--- Begin Dataset entries ---
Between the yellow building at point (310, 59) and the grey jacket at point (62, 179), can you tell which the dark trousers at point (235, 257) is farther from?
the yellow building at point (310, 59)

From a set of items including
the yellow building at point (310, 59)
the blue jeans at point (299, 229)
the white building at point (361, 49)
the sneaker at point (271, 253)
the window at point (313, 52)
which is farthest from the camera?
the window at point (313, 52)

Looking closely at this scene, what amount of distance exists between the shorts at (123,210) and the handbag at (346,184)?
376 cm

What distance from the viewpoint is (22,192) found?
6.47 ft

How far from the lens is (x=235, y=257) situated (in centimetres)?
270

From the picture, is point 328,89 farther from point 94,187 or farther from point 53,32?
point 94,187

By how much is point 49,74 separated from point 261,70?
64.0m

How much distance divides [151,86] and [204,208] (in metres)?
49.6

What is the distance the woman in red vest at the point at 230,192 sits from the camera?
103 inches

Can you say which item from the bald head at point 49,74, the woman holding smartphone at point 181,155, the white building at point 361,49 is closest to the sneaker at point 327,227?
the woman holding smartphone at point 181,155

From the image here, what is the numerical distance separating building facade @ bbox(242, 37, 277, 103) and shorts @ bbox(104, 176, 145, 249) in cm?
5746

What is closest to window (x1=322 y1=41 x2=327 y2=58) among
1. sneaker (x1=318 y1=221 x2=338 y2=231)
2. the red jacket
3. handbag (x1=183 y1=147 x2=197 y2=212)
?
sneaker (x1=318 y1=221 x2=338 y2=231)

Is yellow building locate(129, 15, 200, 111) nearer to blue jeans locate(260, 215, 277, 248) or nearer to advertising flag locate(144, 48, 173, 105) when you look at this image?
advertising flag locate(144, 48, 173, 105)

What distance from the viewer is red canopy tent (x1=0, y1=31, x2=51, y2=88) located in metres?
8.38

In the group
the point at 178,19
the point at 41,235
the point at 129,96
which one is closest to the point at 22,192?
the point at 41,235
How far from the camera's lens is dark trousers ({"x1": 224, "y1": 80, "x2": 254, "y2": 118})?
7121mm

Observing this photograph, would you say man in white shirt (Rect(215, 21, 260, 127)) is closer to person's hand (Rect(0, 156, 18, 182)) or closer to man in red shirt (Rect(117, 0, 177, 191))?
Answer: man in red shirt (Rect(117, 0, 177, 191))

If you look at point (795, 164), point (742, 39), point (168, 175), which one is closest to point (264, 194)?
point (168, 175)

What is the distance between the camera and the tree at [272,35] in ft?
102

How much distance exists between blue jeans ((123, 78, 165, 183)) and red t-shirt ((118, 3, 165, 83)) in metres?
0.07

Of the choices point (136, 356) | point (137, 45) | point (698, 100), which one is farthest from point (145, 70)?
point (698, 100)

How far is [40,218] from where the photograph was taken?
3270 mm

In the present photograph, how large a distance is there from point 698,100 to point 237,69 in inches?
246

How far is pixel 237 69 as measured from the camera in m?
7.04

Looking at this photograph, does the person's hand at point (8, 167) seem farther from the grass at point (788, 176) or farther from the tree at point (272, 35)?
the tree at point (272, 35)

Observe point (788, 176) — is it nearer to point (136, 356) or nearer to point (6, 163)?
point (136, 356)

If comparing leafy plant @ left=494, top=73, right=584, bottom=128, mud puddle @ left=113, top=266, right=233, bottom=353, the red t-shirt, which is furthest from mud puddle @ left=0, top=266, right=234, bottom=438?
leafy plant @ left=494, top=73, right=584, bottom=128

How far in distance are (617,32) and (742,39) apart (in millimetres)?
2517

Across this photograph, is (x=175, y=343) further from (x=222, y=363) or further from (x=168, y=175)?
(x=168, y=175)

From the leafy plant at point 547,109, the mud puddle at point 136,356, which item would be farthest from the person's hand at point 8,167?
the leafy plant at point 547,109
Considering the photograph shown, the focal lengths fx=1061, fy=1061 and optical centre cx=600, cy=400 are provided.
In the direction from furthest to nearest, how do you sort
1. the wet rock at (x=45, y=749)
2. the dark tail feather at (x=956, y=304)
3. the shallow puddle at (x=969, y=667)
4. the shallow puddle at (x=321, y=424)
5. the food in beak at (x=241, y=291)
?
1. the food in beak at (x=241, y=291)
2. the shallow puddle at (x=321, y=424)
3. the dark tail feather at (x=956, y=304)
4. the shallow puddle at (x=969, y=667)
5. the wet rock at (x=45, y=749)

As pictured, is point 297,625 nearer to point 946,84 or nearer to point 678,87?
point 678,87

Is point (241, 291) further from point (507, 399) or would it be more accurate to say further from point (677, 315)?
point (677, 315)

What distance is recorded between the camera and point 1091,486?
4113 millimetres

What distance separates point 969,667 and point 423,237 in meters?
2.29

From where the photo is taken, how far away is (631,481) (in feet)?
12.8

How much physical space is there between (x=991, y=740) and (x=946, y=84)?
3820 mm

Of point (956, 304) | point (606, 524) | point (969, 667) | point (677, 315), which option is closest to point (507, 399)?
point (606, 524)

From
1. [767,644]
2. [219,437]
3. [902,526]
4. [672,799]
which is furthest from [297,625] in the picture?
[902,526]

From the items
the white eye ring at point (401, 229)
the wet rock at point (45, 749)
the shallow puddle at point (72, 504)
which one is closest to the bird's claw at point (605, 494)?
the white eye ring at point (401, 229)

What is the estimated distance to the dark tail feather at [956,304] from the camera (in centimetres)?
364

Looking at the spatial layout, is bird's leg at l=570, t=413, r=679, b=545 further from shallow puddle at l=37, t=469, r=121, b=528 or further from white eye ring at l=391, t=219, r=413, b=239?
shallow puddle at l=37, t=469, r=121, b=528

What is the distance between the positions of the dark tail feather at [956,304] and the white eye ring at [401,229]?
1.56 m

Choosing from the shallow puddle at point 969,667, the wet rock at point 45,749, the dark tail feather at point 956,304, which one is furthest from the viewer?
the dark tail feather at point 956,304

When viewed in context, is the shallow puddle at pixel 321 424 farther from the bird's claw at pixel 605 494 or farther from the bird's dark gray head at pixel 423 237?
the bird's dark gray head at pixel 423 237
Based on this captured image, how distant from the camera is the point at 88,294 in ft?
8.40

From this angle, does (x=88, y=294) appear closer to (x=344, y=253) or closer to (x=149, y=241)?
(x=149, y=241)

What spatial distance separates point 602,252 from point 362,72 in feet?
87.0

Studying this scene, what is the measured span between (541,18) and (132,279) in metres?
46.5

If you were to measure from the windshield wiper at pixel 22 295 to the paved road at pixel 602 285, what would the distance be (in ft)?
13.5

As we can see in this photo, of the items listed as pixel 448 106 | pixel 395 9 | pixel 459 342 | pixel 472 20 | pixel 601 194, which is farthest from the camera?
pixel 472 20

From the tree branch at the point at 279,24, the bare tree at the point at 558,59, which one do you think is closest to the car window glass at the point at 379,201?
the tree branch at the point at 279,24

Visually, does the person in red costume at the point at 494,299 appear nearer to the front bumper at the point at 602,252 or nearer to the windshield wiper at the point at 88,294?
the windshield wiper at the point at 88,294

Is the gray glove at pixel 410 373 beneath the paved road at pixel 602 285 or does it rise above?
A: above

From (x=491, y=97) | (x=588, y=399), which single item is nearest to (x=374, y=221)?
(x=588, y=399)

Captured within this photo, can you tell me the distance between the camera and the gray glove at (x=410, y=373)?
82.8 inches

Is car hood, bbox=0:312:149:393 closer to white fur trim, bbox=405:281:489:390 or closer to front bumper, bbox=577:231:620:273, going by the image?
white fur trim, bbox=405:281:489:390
--- End Dataset entries ---
Faithfully transcribe the whole of the data.

Between the yellow building at point (310, 59) and the grey jacket at point (62, 179), can you tell which the dark trousers at point (235, 257) is farther from?
the yellow building at point (310, 59)

From a set of items including
the yellow building at point (310, 59)
the blue jeans at point (299, 229)
the white building at point (361, 49)
the sneaker at point (271, 253)
the window at point (313, 52)
which is farthest from the camera?
the window at point (313, 52)

Looking closely at this scene, what amount of distance exists between the shorts at (123,210) and the handbag at (346,184)?
376 cm

What distance from the viewpoint is (22,192) found?
6.47 ft

How far from the lens is (x=235, y=257) situated (in centimetres)?
270

From the picture, is point 328,89 farther from point 94,187 or farther from point 53,32?
point 94,187

By how much is point 49,74 separated from point 261,70?
64.0m

How much distance divides [151,86] and [204,208] (in metres)?
49.6

What is the distance the woman in red vest at the point at 230,192 sits from the camera?
103 inches

Can you say which item from the bald head at point 49,74, the woman holding smartphone at point 181,155, the white building at point 361,49 is closest to the sneaker at point 327,227?
the woman holding smartphone at point 181,155

From the image here, what is the numerical distance separating building facade @ bbox(242, 37, 277, 103) and shorts @ bbox(104, 176, 145, 249) in cm?
5746

What is closest to window (x1=322 y1=41 x2=327 y2=58) among
1. sneaker (x1=318 y1=221 x2=338 y2=231)
2. the red jacket
3. handbag (x1=183 y1=147 x2=197 y2=212)
?
sneaker (x1=318 y1=221 x2=338 y2=231)

Is yellow building locate(129, 15, 200, 111) nearer to blue jeans locate(260, 215, 277, 248) or nearer to advertising flag locate(144, 48, 173, 105) when you look at this image?
advertising flag locate(144, 48, 173, 105)

What distance from the viewer is red canopy tent (x1=0, y1=31, x2=51, y2=88) located in metres?
8.38

In the group
the point at 178,19
the point at 41,235
the point at 129,96
which one is closest to the point at 22,192?
the point at 41,235
How far from the camera's lens is dark trousers ({"x1": 224, "y1": 80, "x2": 254, "y2": 118})?
7121mm

Observing this photograph, would you say man in white shirt (Rect(215, 21, 260, 127)) is closer to person's hand (Rect(0, 156, 18, 182)) or closer to man in red shirt (Rect(117, 0, 177, 191))?
Answer: man in red shirt (Rect(117, 0, 177, 191))

If you look at point (795, 164), point (742, 39), point (168, 175), which one is closest to point (264, 194)?
point (168, 175)

What is the distance between the camera and the tree at [272,35] in ft?
102

How much distance exists between blue jeans ((123, 78, 165, 183)) and red t-shirt ((118, 3, 165, 83)) in metres?
0.07

Of the choices point (136, 356) | point (137, 45) | point (698, 100), which one is farthest from point (145, 70)?
point (698, 100)

How far is [40,218] from where the photograph was taken?
3270 mm

In the present photograph, how large a distance is there from point 698,100 to point 237,69 in inches?
246

How far is pixel 237 69 as measured from the camera in m?
7.04

Looking at this photograph, does the person's hand at point (8, 167) seem farther from the grass at point (788, 176) or farther from the tree at point (272, 35)?
the tree at point (272, 35)

Observe point (788, 176) — is it nearer to point (136, 356) or nearer to point (6, 163)?
point (136, 356)

If comparing leafy plant @ left=494, top=73, right=584, bottom=128, mud puddle @ left=113, top=266, right=233, bottom=353, the red t-shirt, which is furthest from mud puddle @ left=0, top=266, right=234, bottom=438?
leafy plant @ left=494, top=73, right=584, bottom=128

How far in distance are (617,32) and (742,39) apart (in millimetres)?
2517

Across this photograph, is (x=175, y=343) further from (x=222, y=363) or further from (x=168, y=175)?
(x=168, y=175)

From the leafy plant at point 547,109, the mud puddle at point 136,356, which item would be farthest from the person's hand at point 8,167?
the leafy plant at point 547,109
Considering the photograph shown, the focal lengths fx=1061, fy=1061 and optical centre cx=600, cy=400 are provided.
In the direction from furthest to nearest, how do you sort
1. the wet rock at (x=45, y=749)
2. the dark tail feather at (x=956, y=304)
3. the shallow puddle at (x=969, y=667)
4. the shallow puddle at (x=321, y=424)
5. the food in beak at (x=241, y=291)
?
1. the food in beak at (x=241, y=291)
2. the shallow puddle at (x=321, y=424)
3. the dark tail feather at (x=956, y=304)
4. the shallow puddle at (x=969, y=667)
5. the wet rock at (x=45, y=749)

As pictured, is point 297,625 nearer to point 946,84 or nearer to point 678,87?
point 678,87

Is point (241, 291) further from point (507, 399) or would it be more accurate to say further from point (677, 315)?
point (677, 315)

What distance is recorded between the camera and point 1091,486?
4113 millimetres

What distance separates point 969,667 and point 423,237 in meters?
2.29

From where the photo is taken, how far away is (631,481) (in feet)?
12.8

How much physical space is there between (x=991, y=740) and (x=946, y=84)?
3820 mm

Of point (956, 304) | point (606, 524) | point (969, 667) | point (677, 315), which option is closest to point (507, 399)?
point (606, 524)

From
1. [767,644]
2. [219,437]
3. [902,526]
4. [672,799]
which is furthest from [297,625] in the picture?
[902,526]

From the items
the white eye ring at point (401, 229)
the wet rock at point (45, 749)
the shallow puddle at point (72, 504)
which one is closest to the bird's claw at point (605, 494)?
the white eye ring at point (401, 229)

What is the estimated distance to the dark tail feather at [956,304] from the camera (in centimetres)?
364

Looking at the spatial layout, is bird's leg at l=570, t=413, r=679, b=545 further from shallow puddle at l=37, t=469, r=121, b=528 or further from white eye ring at l=391, t=219, r=413, b=239?
shallow puddle at l=37, t=469, r=121, b=528

What is the distance between the positions of the dark tail feather at [956,304] and the white eye ring at [401,229]?
1.56 m

Choosing from the shallow puddle at point 969,667, the wet rock at point 45,749, the dark tail feather at point 956,304, which one is furthest from the viewer?
the dark tail feather at point 956,304

When viewed in context, is the shallow puddle at pixel 321 424 farther from the bird's claw at pixel 605 494 or farther from the bird's dark gray head at pixel 423 237?
the bird's dark gray head at pixel 423 237
Based on this captured image, how distant from the camera is the point at 88,294 in ft?
8.40

From this angle, does (x=88, y=294) appear closer to (x=344, y=253) or closer to (x=149, y=241)?
(x=149, y=241)

What spatial distance separates point 602,252 from point 362,72 in feet?
87.0

Studying this scene, what is the measured span between (541,18) and (132,279) in metres?
46.5

If you were to measure from the windshield wiper at pixel 22 295 to the paved road at pixel 602 285, what would the distance be (in ft)?
13.5

As we can see in this photo, of the items listed as pixel 448 106 | pixel 395 9 | pixel 459 342 | pixel 472 20 | pixel 601 194, which is farthest from the camera?
pixel 472 20

From the tree branch at the point at 279,24, the bare tree at the point at 558,59, which one do you think is closest to the car window glass at the point at 379,201?
the tree branch at the point at 279,24

Visually, does the person in red costume at the point at 494,299 appear nearer to the front bumper at the point at 602,252 or nearer to the windshield wiper at the point at 88,294?
the windshield wiper at the point at 88,294

Is the gray glove at pixel 410 373 beneath the paved road at pixel 602 285 or does it rise above?
A: above

From (x=491, y=97) | (x=588, y=399), which single item is nearest to (x=374, y=221)?
(x=588, y=399)

Captured within this photo, can you tell me the distance between the camera and the gray glove at (x=410, y=373)?
82.8 inches

Is car hood, bbox=0:312:149:393 closer to white fur trim, bbox=405:281:489:390 or closer to front bumper, bbox=577:231:620:273, going by the image?
white fur trim, bbox=405:281:489:390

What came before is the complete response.